* TASK BRIEF
Copy the material word for word, starting with the line that contains "What is the extent" and going through the end of the material.
^^^^
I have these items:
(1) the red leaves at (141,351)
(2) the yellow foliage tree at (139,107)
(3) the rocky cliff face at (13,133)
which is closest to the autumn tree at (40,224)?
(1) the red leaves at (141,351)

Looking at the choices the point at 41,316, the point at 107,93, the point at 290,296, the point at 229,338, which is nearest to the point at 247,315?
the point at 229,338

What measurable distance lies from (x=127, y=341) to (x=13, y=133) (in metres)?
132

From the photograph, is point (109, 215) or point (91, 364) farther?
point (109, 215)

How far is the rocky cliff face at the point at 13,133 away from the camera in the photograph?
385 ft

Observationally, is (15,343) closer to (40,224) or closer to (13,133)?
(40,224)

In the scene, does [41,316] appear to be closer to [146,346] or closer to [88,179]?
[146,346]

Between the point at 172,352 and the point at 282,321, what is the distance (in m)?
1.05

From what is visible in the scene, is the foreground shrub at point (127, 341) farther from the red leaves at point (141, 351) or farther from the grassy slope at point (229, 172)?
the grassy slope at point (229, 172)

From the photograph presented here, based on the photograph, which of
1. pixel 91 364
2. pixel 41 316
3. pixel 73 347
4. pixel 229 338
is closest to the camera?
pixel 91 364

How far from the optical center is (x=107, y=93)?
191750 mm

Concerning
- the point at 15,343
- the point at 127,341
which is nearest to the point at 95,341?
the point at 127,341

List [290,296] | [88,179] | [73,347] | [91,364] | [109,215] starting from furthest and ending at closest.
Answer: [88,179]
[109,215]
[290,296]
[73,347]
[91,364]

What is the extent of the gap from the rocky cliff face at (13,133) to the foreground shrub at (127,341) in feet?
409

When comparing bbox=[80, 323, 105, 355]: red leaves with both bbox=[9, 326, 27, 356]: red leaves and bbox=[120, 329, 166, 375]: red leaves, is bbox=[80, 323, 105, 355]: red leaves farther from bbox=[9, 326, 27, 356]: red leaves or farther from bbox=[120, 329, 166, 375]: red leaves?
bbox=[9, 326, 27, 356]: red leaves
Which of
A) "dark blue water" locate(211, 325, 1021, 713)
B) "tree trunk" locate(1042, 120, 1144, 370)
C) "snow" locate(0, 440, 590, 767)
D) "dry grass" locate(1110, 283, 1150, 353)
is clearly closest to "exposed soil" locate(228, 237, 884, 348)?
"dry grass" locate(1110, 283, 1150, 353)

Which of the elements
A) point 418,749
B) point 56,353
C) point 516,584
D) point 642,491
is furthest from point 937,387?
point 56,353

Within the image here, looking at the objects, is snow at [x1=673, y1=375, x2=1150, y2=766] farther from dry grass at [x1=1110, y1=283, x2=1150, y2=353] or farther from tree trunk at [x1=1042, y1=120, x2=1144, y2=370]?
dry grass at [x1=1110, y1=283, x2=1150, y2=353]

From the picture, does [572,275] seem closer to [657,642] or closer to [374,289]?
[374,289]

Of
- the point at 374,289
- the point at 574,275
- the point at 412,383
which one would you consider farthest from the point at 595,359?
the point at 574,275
^^^^
* ANSWER TO THIS EXERCISE
What is the extent of the gap from the rocky cliff face at (13,133) to the foreground shrub at (127,341) in feet?
409

When comparing bbox=[80, 323, 105, 355]: red leaves with both bbox=[9, 326, 27, 356]: red leaves and bbox=[120, 329, 166, 375]: red leaves, is bbox=[80, 323, 105, 355]: red leaves farther from bbox=[9, 326, 27, 356]: red leaves or farther from bbox=[120, 329, 166, 375]: red leaves?
bbox=[9, 326, 27, 356]: red leaves
Which of
A) "dark blue water" locate(211, 325, 1021, 713)
B) "tree trunk" locate(1042, 120, 1144, 370)
C) "snow" locate(0, 440, 590, 767)
D) "dry grass" locate(1110, 283, 1150, 353)
is clearly closest to "exposed soil" locate(228, 237, 884, 348)?
"dry grass" locate(1110, 283, 1150, 353)

Which of the elements
A) point 418,749
B) point 56,353
C) point 516,584
D) point 642,491
is furthest from point 937,387?
point 56,353

Within the image here, looking at the objects, is snow at [x1=673, y1=375, x2=1150, y2=766] farther from dry grass at [x1=1110, y1=283, x2=1150, y2=353] or farther from tree trunk at [x1=1042, y1=120, x2=1144, y2=370]?
dry grass at [x1=1110, y1=283, x2=1150, y2=353]

From the picture, does [572,275] seem closer to [657,642] or closer to [374,289]?
[374,289]

Of
- the point at 374,289
- the point at 574,275
- the point at 412,383
which one would you consider farthest from the point at 595,359?
the point at 574,275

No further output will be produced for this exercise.